Situation Drapeau de la France Perpignan (Pyrénées-Orientales)
Type Tramway
Entrée en service
Fin de service
Longueur du réseau N.C. km
Lignes 4
Écartement des rails voie métrique
Propriétaire Compagnie centrale de tramways électriques (CCTE)
Exploitant CCTE


Le tramway de Perpignan a fonctionné dans la ville de Perpignan dans le département des Pyrénées-Orientales, entre 1900 et 1955. Ce réseau était composé à son apogée de deux lignes urbaines et de deux lignes suburbaines vers Canet-en-Roussillon et Rivesaltes. Ce réseau était exploité par la Compagnie centrale de tramways électriques et est victime du développement de l'automobile entre 1935 et 1955, date de fermeture de l'unique ligne urbaine restante et son remplacement par des autobus. L'autre ligne urbaine fut remplacée en 1952 par une ligne de trolleybus, elle même remplacée par des autobus en 1968.

Histoire[modifier | modifier le code]

Un tram dans l'avenue de la Gare.

Le réseau est mis en service le 7 mai 1900 ou en septembre 1900 selon les sources, bien que son exploitant, la Compagnie centrale de tramways électriques ne reçut la concession, pour une durée de 60 ans le 23 juin 1902[1],[2],[3]. La première ligne mise en service fut celle de 13 kilomètres de long reliant Perpignan à Canet-en-Roussillon[4], suivi le 1er février 1901 par la ligne urbaine Gare de Perpignan–Place de la Loge et le 2 avril suivant par une seconde ligne urbaine Saint-Martin (Octroi)–Notre Dame (Octroi)-Le Vernet[3]. Ce réseau était à voie métrique et le dépôt était basé au Vernet[3].

Le décret déclarant d'utilité publique les travaux d'établissement, dans le département des Pyrénées-Orientales, d'un réseau de tramways à Perpignan et d'une ligne entre Perpignan et la plage de Canet, daté du 23 juin 1902, prévoit les tracés suivants[5] :

« a) Ligne de Perpignan à la plage de Canet. — Cette ligne partira du poste d'octroi Notre-Dame, traversera la Basse, suivra le glacis et les fossés des fortifications pour emprunter ensuite jusqu'à la mer la voie publique désignée sous le nom de chemin de grande communication n°11, de Salses à Laroque (embranchement de Perpignan à la mer).

b) Réseau urbain. —
Ligne n°1 de la gare du Midi à l'Hôtel de Ville, en passant par l'avenue de la Gare, la place de la Banque, rue de la République, place Bardou Job, rue du 4-Septembre, pont métallique, quai Carnot, place Arago, rue Alsace-Lorraine, place Laborie, rue de la Barre et la rue des Marchands jusqu'à la place de la Loge. — De la place de la Loge à la place Arago, la voie sera doublée par la rue Louis Blanc, place du Cartillet et quai Carnot jusqu'à la place Arago.
Ligne n°2 de l'octroi Saint-Martin à l'octroi Notre-Dame.

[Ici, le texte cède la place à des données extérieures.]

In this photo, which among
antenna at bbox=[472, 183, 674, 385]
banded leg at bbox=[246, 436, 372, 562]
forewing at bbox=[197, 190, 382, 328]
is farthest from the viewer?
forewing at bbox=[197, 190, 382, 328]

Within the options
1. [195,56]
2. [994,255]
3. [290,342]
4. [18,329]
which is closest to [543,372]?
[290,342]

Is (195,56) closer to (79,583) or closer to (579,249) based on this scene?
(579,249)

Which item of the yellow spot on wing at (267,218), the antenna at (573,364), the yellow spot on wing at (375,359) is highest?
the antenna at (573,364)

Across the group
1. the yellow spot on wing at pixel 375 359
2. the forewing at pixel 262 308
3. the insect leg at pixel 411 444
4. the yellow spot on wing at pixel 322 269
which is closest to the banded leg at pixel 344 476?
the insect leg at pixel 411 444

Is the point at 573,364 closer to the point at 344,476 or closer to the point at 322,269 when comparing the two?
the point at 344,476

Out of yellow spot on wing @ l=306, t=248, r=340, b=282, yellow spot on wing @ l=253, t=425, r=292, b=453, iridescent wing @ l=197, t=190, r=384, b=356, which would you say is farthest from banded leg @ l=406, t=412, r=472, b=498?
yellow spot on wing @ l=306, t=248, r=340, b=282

Cette ligne partira du poste d'octroi Saint-Martin, traversera la porte Saint-Martin, suivre les rues Grand-Saint-Martin, Mailly et porte d'Assaut jusqu'à la Basse ; elle traversera cette rivière en passant par le pont métallique et passera ensuite par le quai Vauban et la porte Magenta pour arriver devant le poste d'octroi Notre-Dame.
Ligne n°3 de l'octroi Notre-Dame à la Patte-d'Oie, en passant par la rue de la Têt, pont de pierre, pont Rouge, route nationale n°9 jusqu'à la bifurcation du chemin des Eaux-Vives, avenue du Vernet jusqu'au carrefour du Vernet. »

La ligne urbaine du Vernet est prolongée le 7 août 1909 par une seconde ligne suburbaine entre Perpignan, Le Vernet et Rivesaltes, déclarée d'utilité publique par un décret du 26 décembre 1907[3],[6]. Enfin, un décret du 14 mai 1908 déclare d'utilité publique des modifications mineures de la ligne Perpignan- Canet[7].

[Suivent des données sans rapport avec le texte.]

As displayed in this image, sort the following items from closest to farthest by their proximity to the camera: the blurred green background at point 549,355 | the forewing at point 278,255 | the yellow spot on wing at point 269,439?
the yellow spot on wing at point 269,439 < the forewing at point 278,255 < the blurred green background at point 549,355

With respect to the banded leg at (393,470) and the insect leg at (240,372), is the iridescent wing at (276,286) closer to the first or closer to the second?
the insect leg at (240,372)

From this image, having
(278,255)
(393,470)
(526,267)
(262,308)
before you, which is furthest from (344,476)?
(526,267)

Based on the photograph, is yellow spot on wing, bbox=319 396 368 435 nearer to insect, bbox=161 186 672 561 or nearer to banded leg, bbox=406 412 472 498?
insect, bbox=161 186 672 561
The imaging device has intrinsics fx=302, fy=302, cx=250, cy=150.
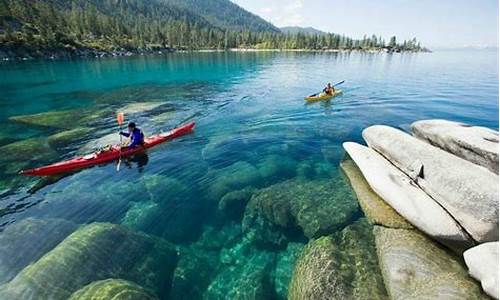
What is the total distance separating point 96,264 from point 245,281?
4910 mm

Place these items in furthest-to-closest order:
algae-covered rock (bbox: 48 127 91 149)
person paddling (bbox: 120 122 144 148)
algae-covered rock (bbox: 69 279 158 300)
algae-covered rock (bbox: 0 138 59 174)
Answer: algae-covered rock (bbox: 48 127 91 149) → person paddling (bbox: 120 122 144 148) → algae-covered rock (bbox: 0 138 59 174) → algae-covered rock (bbox: 69 279 158 300)

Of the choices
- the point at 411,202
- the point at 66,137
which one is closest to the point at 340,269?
the point at 411,202

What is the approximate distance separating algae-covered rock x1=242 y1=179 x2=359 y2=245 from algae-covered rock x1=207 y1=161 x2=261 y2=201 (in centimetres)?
151

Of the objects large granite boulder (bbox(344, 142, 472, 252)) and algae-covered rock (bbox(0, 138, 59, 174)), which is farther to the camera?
algae-covered rock (bbox(0, 138, 59, 174))

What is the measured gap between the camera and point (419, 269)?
8.80 metres

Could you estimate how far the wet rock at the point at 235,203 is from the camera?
1377 centimetres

Le réseau atteint son apogée en 1909 avec les quatre lignes suivantes (à noter que les lignes 2 et 3 de la déclaration d'utilité publique de 1902 sont exploitées comme une seule ligne)[3] :

Le réseau transportait deux millions de voyageurs par an avec un pic à 4,3 millions en 1923 et la ligne de Canet avait un trafic très important le dimanche, la ligne permettant de se rendre à la plage[3]. Les années 1930 voient le développement du trafic automobile et le déclin progressif du tramway, avec le fermeture en 1935 de la ligne Perpignan-Rivesaltes ; dans le même temps, la CCTE obtient le monopole de la ligne Perpignan- Canet[3].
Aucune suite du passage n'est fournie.